They are members of the Huitoto people, and officials said the oldest children in the group had some knowledge of how to survive in the rainforest.
On Friday, after confirming the children had been rescued, Colombian President Gustavo Petro said that for a while he had believed the children were rescued by one of the nomadic tribes that still roam the remote swath of the jungle where the plane fell and have little contact with authorities.
The crash happened in the early hours of May 1, when the Cessna single-engine propeller plane with six passengers and a pilot declared an emergency due to an engine failure.
The small aircraft fell off the radar a short time later and a frantic search for survivors began. Two weeks after the crash, on May 16, a search team found the plane in a thick patch of the rainforest and recovered the bodies of the three adults on board, but the small children were nowhere to be found.
Sensing that they could be alive, Colombia’s army stepped up the hunt for the children and flew 150 soldiers with dogs into the area to track the group of four siblings, ages 13, 9, 4, and 11 months.
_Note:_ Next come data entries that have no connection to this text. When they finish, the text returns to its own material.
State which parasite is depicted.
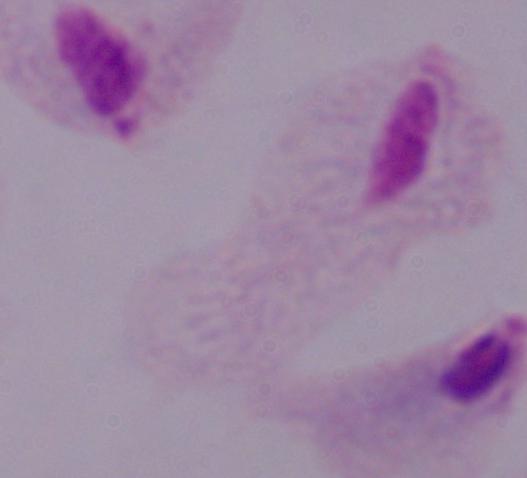
A trichomonad.

Summary:
  - Magnification: 1000x
  - Modality: photomicrograph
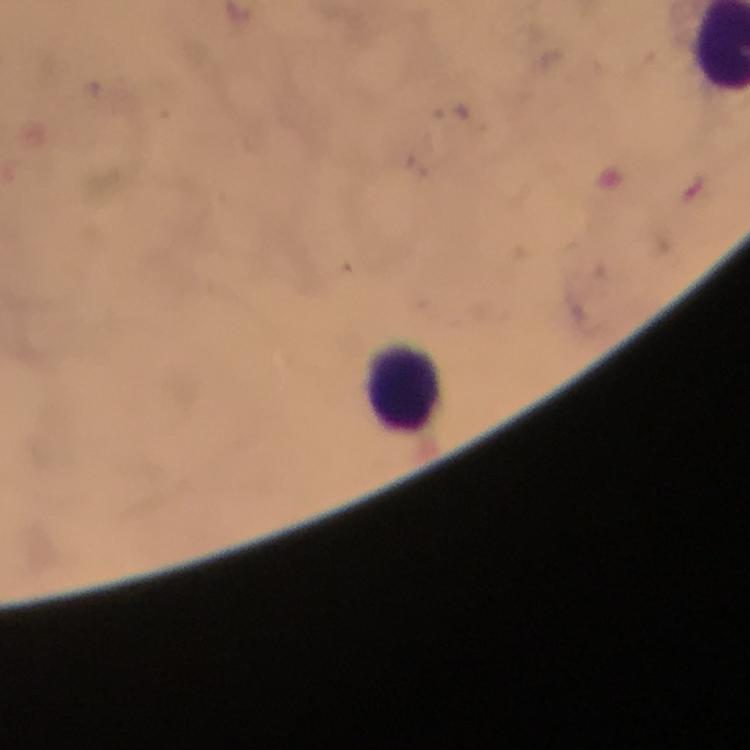

Approximate centers as {x, y} in pixels.
Summary:
  - Leukocyte locations: {406, 386}
  - Immersion oil: used
  - Context: from a diagnostic examination for malaria
  - Image size: 750×750 pixels
  - Plasmodium parasites: none seen
  - Cropped from: a single field of view
  - Stain: Giemsa
  - Capture: smartphone camera through the microscope
  - Magnification: 100x
  - Preparation: thick blood smear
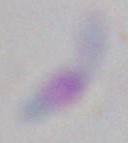

identification = Toxoplasma gondii
magnification = 1000x
modality = micrograph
Assess this cell for malaria.
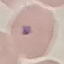

Uninfected.

Photographed with a smartphone camera at the microscope eyepiece. Thin blood smear. Giemsa stain. Automatically extracted cell patch, resized to 64 × 64 pixels.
Name the parasite shown.
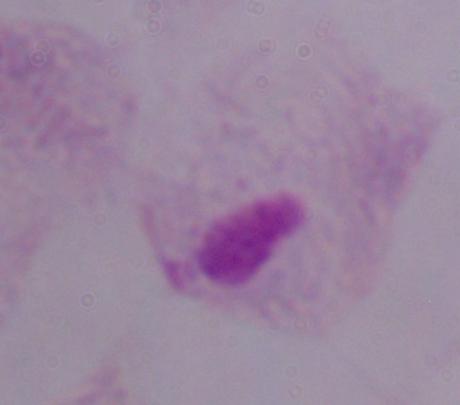

This is a trichomonad.

Summary:
  - Modality: micrograph
  - Magnification: 1000x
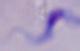

{
  "magnification": "1000x",
  "modality": "micrograph",
  "identification": "trypanosome"
}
Assess this cell for malaria.
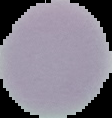

Uninfected.

Image is 112×118 pixels. Cell region segmented out of the field of view; the surrounding area is masked to black. From a thin blood film.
Comment on the morphology of the erythrocytes.
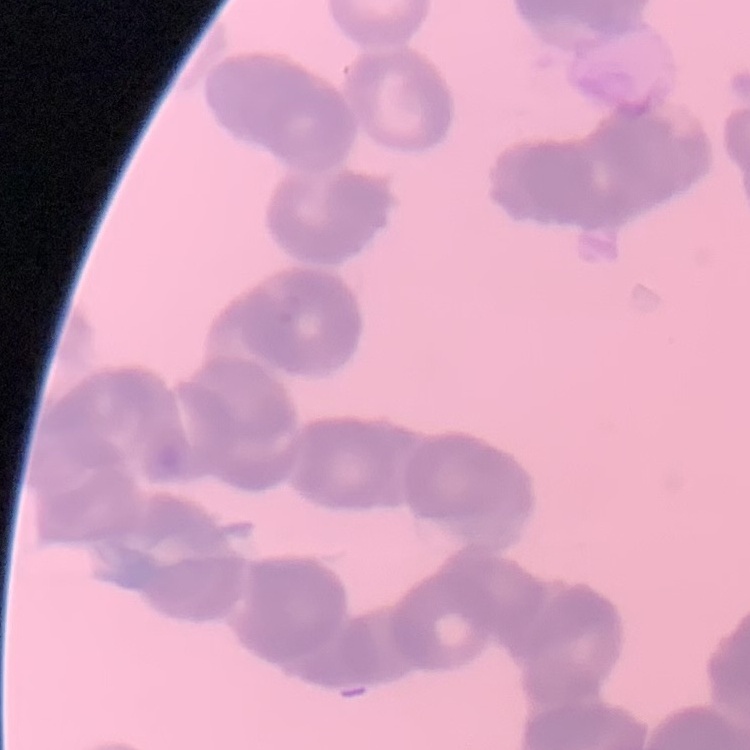

They show rouleaux formation.

One tile cut from a larger photomicrograph. Stained with either Field's or Giemsa. Thin peripheral smear.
Dozens of volunteers from Indigenous tribes also helped search.
On Friday, the military tweeted pictures showing a group of soldiers and volunteers posing with the children, who were wrapped in thermal blankets. One of the soldiers held a bottle to the smallest child’s lips.
The air force later shared a video on Twitter showing soldiers using a line to load the children onto a helicopter that then flew off in the dark. The tweet said the aircraft was headed to the town of San Jose del Guaviare, but gave no further details.
“The union of our efforts made this possible” Colombia’s military command wrote on its Twitter account.
During the search, in an area where visibility is greatly limited by mist and thick foliage, soldiers on helicopters dropped boxes of food into the jungle, hoping that it would help sustain the children. Planes flying over the jungle fired flares to help search crews on the ground at night, and rescuers used megaphones that blasted a message recorded by the siblings’ grandmother, telling them to stay in one place.
Officials did not say how far the children were from the crash site when they were found. But the teams had been searching within a 4.5-kilometer (nearly 3-mile) radius from the site where the small plane nosedived into the forest floor.
As the search progressed, soldiers found small clues in the jungle that led them to believe the children were still living, including a pair of footprints, a baby bottle, diapers, and pieces of fruit that looked like they had been bitten by humans.